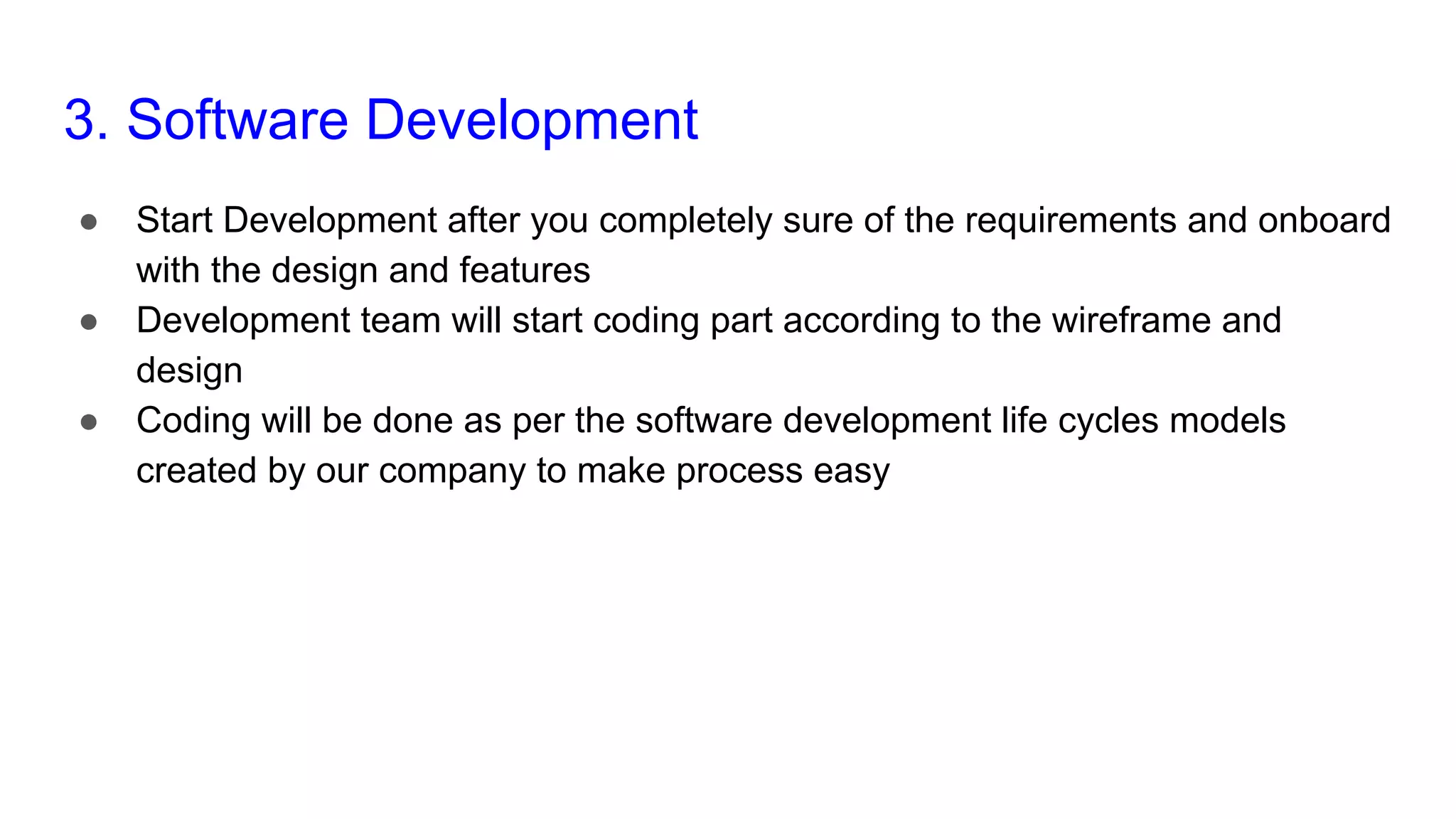 3. Software Development

● Start Development after you completely sure of the requirements and onboard with the design and features
● Development team will start coding part according to the wireframe and design
● Coding will be done as per the software development life cycles models created by our company to make process easy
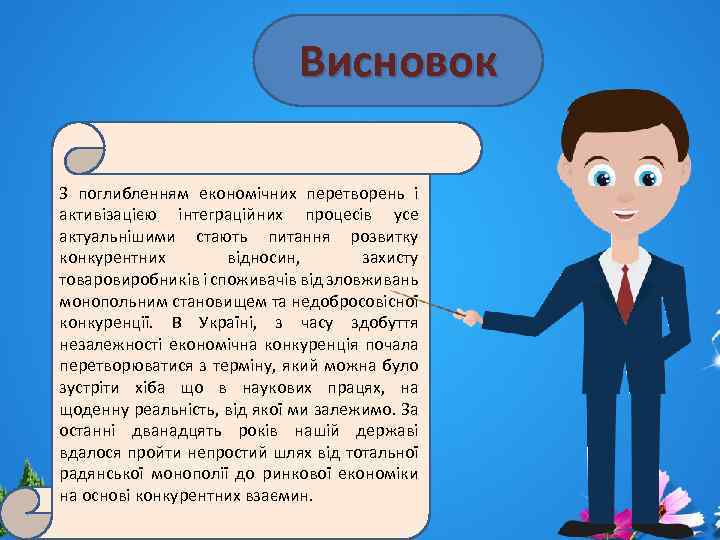 Висновок

З поглибленням економічних перетворень і активізацією інтеграційних процесів усе актуальнішими стають питання розвитку конкурентних відносин, захисту товаровиробників і споживачів від зловживань монопольним становищем та недобросовісної конкуренції. В Україні, з часу здобуття незалежності економічна конкуренція почала перетворюватися з терміну, який можна було зустріти хіба що в наукових працях, на щоденну реальність, від якої ми залежимо. За останні дванадцять років нашій державі вдалося пройти непростий шлях від тотальної радянської монополії до ринкової економіки на основі конкурентних взаємин.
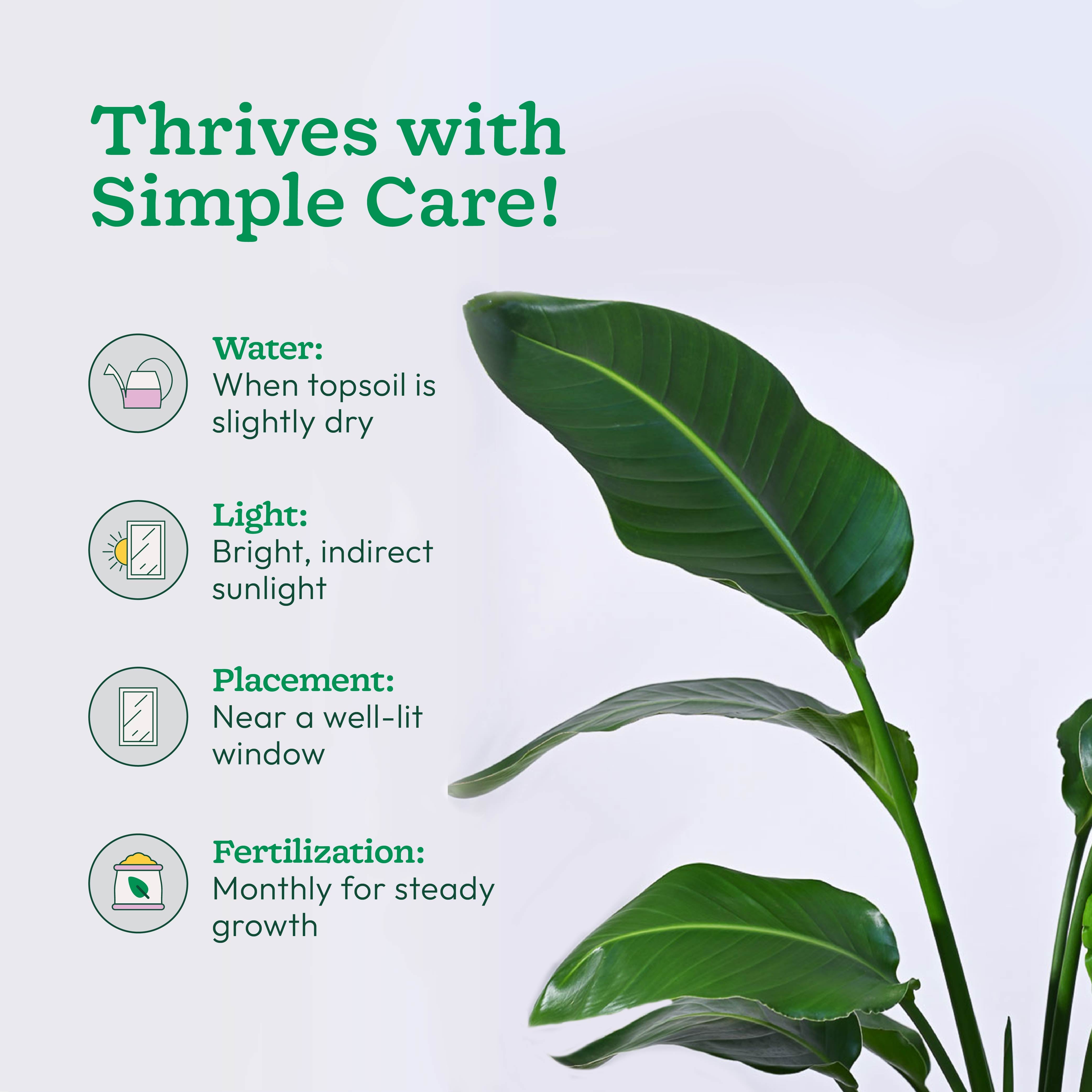 Thrives with Simple Care!

Water:
When topsoil is slightly dry

Light:
Bright, indirect sunlight

Placement:
Near a well-lit window

Fertilization:
Monthly for steady growth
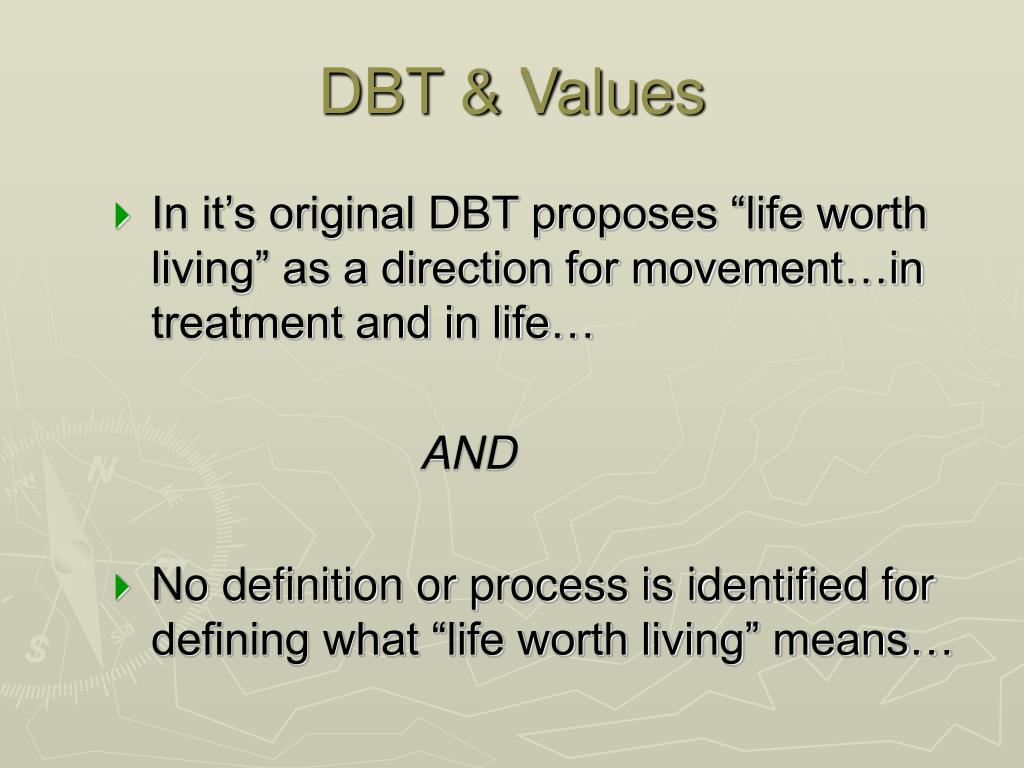 DBT & Values

In it’s original DBT proposes “life worth living” as a direction for movement…in treatment and in life…

AND

No definition or process is identified for defining what “life worth living” means…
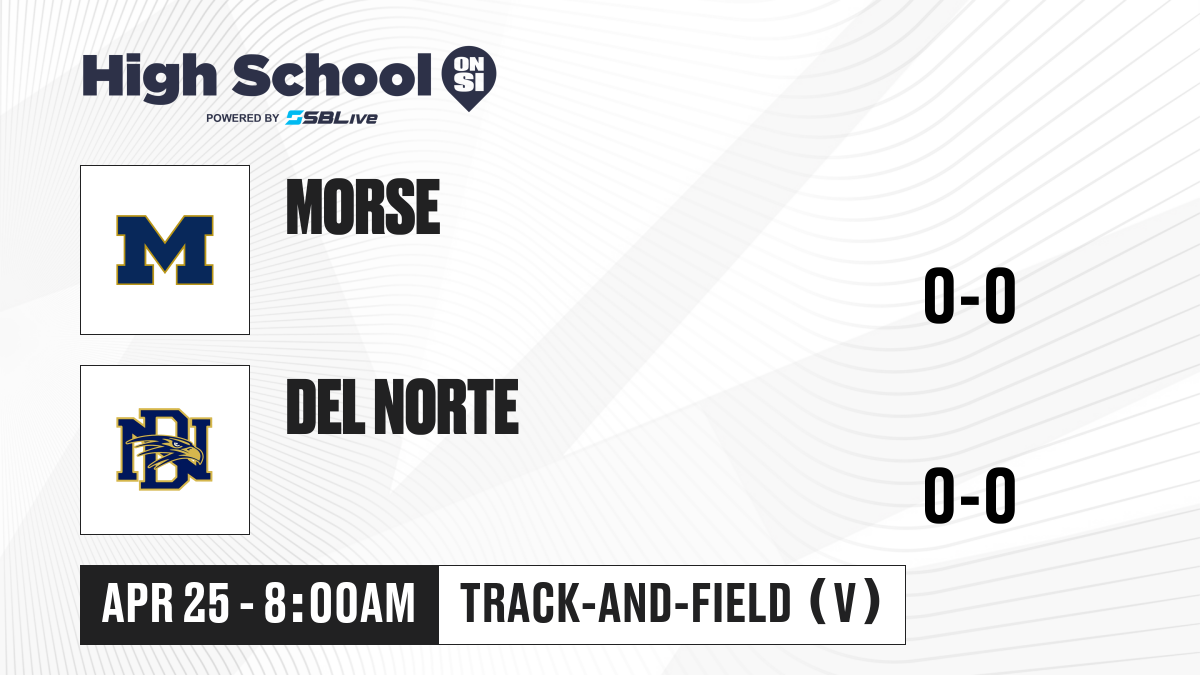 High School ON SI
POWERED BY SBLive

M

MORSE

0-0

DN

DEL NORTE

0-0

APR 25 - 8:00AM

TRACK-AND-FIELD (V)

***

About this task -> The entries are to be transcribed word for word, without their images.

Response for this exercise ->
 3. Software Development

● Start Development after you completely sure of the requirements and onboard with the design and features
● Development team will start coding part according to the wireframe and design
● Coding will be done as per the software development life cycles models created by our company to make process easy
 Висновок

З поглибленням економічних перетворень і активізацією інтеграційних процесів усе актуальнішими стають питання розвитку конкурентних відносин, захисту товаровиробників і споживачів від зловживань монопольним становищем та недобросовісної конкуренції. В Україні, з часу здобуття незалежності економічна конкуренція почала перетворюватися з терміну, який можна було зустріти хіба що в наукових працях, на щоденну реальність, від якої ми залежимо. За останні дванадцять років нашій державі вдалося пройти непростий шлях від тотальної радянської монополії до ринкової економіки на основі конкурентних взаємин.
 Thrives with Simple Care!

Water:
When topsoil is slightly dry

Light:
Bright, indirect sunlight

Placement:
Near a well-lit window

Fertilization:
Monthly for steady growth
 DBT & Values

In it’s original DBT proposes “life worth living” as a direction for movement…in treatment and in life…

AND

No definition or process is identified for defining what “life worth living” means…
 High School ON SI
POWERED BY SBLive

M

MORSE

0-0

DN

DEL NORTE

0-0

APR 25 - 8:00AM

TRACK-AND-FIELD (V)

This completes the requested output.